**Document section:**
This post is by Liam Barrington-Bush, and first appeared at Concrete Solutions

On my first day hanging around Finsbury Square, the 2nd London manifestation of the #Occupy movement, I met a young guy named James. James handed me a couple folded pieces of paper and asked me to write down why I was there and put it in his carboard box. So I did, having been intending to describe some of my thoughts on the #Occupy movement for the better part of a month. Below is a slightly extended version of the story I gave him…

Guy Fawkes in a suit
 

I’m here for the possibility of something different. For the first time in my lifetime, I feel like something is emerging – though still a long way from being realised – that has the potential to bring us to a better global situation than the one we’ve been stuck with.

I’m sure its lineage could be traced back through countless forms of social change and human organisation throughout history, but I can see a clear link between #Occupy and the anti-globalisation movement ten years ago, where I first ‘learned’ to be an activist.

In Seattle, Quebec City and Genoa, we were getting to know each other; discovering that not only was there a significant group of us who saw the systemic problems in the world, but that we could be in touch with more-and-more of them via the still relatively crude version of the internet we had going back then.

For a decade, a massively distributed (if still niche) global network has kept a conversation going, percolating in a range of more issue-specific campaigns, but drawing the links between the vast array of social problems we are collectively facing.

**Source material:**

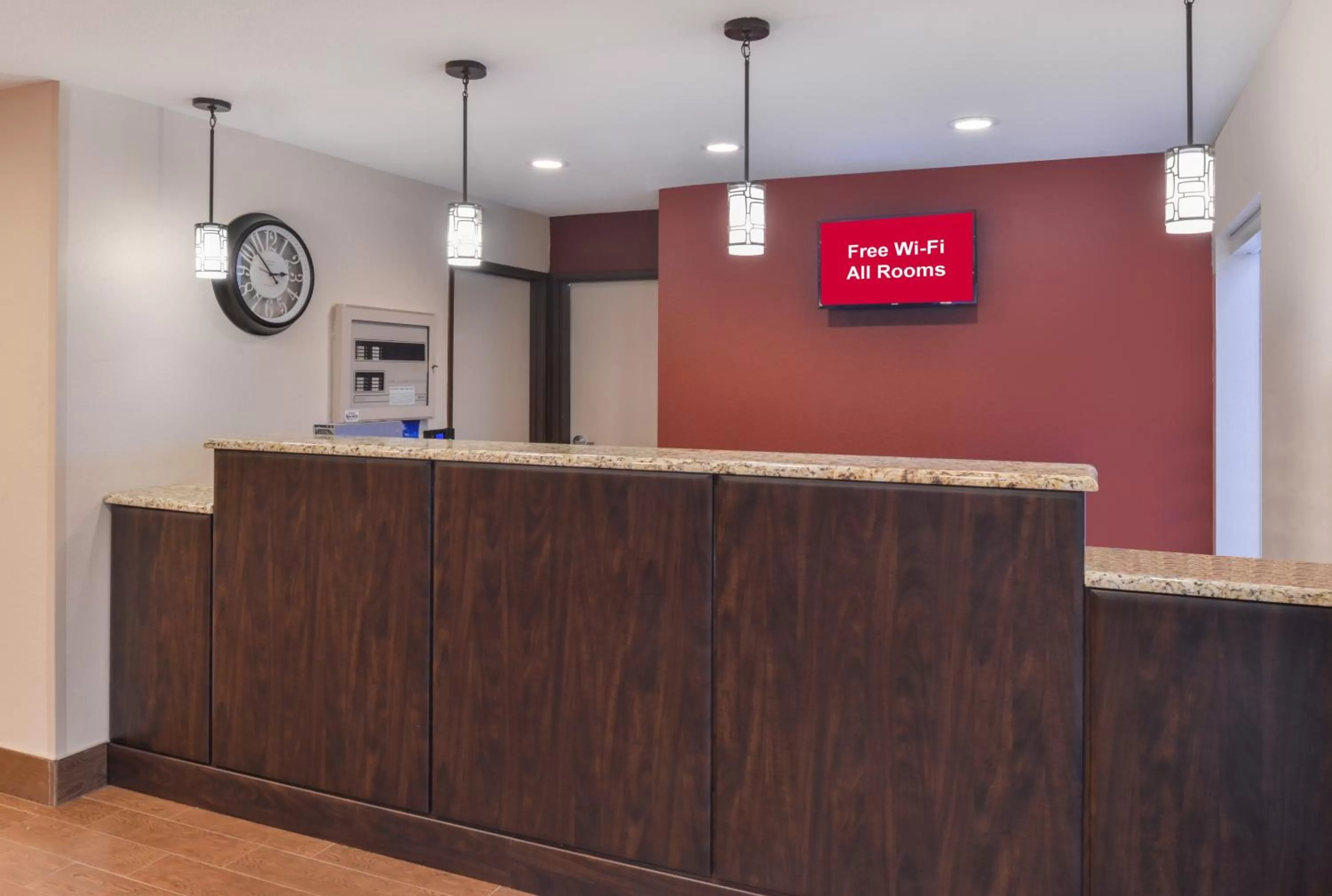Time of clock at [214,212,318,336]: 2:52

**Requirement:**
Rewrite the passage of the post about the Occupy movement, starting with "In Seattle, Quebec" and going on through "going back then.", with "crude" changed to "basic".

**Task output:**
In Seattle, Quebec City and Genoa, we were getting to know each other; discovering that not only was there a significant group of us who saw the systemic problems in the world, but that we could be in touch with more-and-more of them via the still relatively basic version of the internet we had going back then.